The more young vets leave the country, the greater the pressure on those who stay behind with a huge accompanying impact on their mental state. The SA Veterinary Association’s (Sava) most recent surveys indicate that 38% of vets show signs of moderate to severe depression and that as many as 78% of the group have considered self-harm or suicide.

A large part of new entrants to the profession choose careers in the city where they serve pets. Fewer and fewer choose to work in the countryside on farms and with production animals.

Onderstepoort is the only faculty where veterinarians are currently trained within South Africa, and the University of Pretoria is one of only three in Africa that supplies the 54 countries on the continent with veterinarians. However, in the selection criteria for students who gain admission to Onderstepoort, merit and performance play second fiddle to black empowerment requirements, and the same applies to career opportunities in the state and some corporate groups. Inequality is one of the biggest drivers of emigration in the industry.

In 2019, Saai already reached agreements with European universities to accommodate a number of South African students who, for political reasons, were not selected at Onderstepoort. Almost 50 of them are currently in different year groups, among others in Hungary.

For veterinarians who qualify abroad, the challenges of coming to practice in South Africa are legion. Among other things, they must first write an additional exam in South Africa, which can only be done once a year; and perform a year of compulsory community service, although the state has not invested in them at all. This leads to the situation where veterinarians sometimes have to wait up to two years before they can start practicing.

The compulsory community service program for veterinarians is similar to the so-called Zuma year that applies to medical doctors. The problem is that the state does not have the money to maintain the community service. The young vets are extremely frustrated and want to be used much better, which then often leads to emigration.

Even experienced veterinarians become frustrated with incomprehensible regulations that cripple the industry and make their job impossible. Thus, the South African Health Products Regulatory Board’s (Sahpra) recent ban on vets’ use of oxygen jeopardizes all operations under anesthesia and no alternatives are offered by the authorities. Also yohimbine, a drug used to reverse sedation or anesthesia especially in wildlife, was suddenly banned. Game such as rhinos, elephants, endangered species and predators that have been stunned cannot be left in the field in this condition, because it puts them in danger.

However, there is no simple solution.

In the short term, the profession, and especially the production animal industry as a focal point in the profession, must be aggressively marketed among young people, while alternative opportunities for foreign training are expanded. The pressure on the state to make it easier for foreign-educated veterinarians to come and practice in South Africa must also be increased at the same time.

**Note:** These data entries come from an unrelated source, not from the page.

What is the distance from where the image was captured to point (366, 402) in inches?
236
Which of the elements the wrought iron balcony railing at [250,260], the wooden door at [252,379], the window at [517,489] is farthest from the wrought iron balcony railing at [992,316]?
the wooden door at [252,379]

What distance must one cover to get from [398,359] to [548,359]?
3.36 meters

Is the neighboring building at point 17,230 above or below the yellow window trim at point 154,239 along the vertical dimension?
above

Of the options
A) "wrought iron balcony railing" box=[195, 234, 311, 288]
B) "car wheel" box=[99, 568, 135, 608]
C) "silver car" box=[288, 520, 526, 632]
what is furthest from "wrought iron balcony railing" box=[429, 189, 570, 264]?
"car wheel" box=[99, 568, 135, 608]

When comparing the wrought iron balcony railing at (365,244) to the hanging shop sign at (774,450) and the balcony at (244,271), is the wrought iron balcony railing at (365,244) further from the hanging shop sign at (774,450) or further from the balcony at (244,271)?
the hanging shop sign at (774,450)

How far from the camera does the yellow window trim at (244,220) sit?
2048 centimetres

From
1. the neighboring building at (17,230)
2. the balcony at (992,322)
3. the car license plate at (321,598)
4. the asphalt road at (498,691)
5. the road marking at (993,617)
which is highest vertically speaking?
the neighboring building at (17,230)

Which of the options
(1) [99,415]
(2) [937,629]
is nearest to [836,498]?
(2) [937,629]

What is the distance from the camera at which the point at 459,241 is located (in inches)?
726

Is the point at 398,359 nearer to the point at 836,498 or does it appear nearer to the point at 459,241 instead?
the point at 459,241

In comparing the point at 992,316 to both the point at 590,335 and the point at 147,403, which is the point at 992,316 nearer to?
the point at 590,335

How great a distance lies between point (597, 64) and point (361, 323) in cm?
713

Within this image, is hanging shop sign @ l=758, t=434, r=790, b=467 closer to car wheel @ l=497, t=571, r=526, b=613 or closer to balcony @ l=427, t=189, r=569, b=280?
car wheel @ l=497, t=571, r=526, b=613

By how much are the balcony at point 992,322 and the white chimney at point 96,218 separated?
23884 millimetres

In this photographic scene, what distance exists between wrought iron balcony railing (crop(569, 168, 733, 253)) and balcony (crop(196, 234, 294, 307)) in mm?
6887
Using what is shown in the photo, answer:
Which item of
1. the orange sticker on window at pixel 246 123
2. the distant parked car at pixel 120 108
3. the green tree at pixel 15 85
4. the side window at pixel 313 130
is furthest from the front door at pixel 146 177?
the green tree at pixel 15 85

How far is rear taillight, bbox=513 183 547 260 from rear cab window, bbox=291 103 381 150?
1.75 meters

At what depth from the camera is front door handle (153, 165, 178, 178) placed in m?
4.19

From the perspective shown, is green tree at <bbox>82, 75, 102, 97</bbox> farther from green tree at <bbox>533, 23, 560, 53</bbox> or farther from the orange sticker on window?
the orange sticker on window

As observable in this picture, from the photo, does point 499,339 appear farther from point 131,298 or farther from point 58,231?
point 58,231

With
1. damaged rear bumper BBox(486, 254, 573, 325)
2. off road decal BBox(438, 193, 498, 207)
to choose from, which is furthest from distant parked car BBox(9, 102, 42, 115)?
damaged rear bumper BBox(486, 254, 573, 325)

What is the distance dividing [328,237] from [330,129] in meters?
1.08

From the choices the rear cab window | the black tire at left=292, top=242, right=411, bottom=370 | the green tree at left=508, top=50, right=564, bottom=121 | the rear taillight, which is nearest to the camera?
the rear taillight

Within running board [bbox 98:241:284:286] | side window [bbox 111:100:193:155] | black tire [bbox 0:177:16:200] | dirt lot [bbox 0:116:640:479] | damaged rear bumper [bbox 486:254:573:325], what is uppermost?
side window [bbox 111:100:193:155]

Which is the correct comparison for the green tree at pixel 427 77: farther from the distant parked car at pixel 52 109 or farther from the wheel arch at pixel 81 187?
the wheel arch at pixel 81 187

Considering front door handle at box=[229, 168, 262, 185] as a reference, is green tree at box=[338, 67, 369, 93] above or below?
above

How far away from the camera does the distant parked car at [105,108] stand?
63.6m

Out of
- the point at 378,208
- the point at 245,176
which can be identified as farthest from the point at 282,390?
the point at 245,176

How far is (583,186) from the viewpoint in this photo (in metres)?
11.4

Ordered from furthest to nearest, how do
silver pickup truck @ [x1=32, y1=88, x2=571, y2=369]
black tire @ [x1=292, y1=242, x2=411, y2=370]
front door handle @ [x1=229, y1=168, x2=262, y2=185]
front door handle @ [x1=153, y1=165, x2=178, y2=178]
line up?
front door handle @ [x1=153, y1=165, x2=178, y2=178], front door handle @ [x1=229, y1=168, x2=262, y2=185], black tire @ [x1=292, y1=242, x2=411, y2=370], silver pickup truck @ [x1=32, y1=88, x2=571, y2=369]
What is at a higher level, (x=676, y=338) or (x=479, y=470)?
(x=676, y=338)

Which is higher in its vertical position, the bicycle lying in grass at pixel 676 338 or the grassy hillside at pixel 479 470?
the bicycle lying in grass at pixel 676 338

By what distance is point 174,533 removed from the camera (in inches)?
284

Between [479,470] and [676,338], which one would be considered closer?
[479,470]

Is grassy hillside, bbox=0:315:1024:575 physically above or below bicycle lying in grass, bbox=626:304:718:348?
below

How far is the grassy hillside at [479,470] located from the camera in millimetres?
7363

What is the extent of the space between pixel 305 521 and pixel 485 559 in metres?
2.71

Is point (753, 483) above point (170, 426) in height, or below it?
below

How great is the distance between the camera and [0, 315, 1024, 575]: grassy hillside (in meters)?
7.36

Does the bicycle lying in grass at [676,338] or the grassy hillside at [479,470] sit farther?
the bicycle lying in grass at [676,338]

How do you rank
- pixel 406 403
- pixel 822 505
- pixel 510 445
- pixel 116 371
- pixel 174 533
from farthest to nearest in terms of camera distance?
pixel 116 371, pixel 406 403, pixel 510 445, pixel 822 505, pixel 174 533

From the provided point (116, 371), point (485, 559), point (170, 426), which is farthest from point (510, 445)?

Saai is actively engaged in it.

Just as Onderstepoort Biological Products can no longer efficiently deliver animal vaccine to the animal industry in South and Southern Africa, Onderstepoort’s Faculty of Veterinary Medicine also finds it difficult to maintain the standard of training due to a tremendous shortage of academic staff. Retirements and resignations of key expertise have left gaps that cannot be replaced with BEE. Saai has already entered into discussions with Akademia and dreams of a private veterinary faculty.

In the meantime, livestock farmers must appreciate and support their rural veterinarians. No higher plans for better biosecurity and the fight against livestock diseases are possible if there are not enough veterinarians who can visit farms.

Your future as a farmer is inextricably linked to the future of sufficiently superior veterinary services.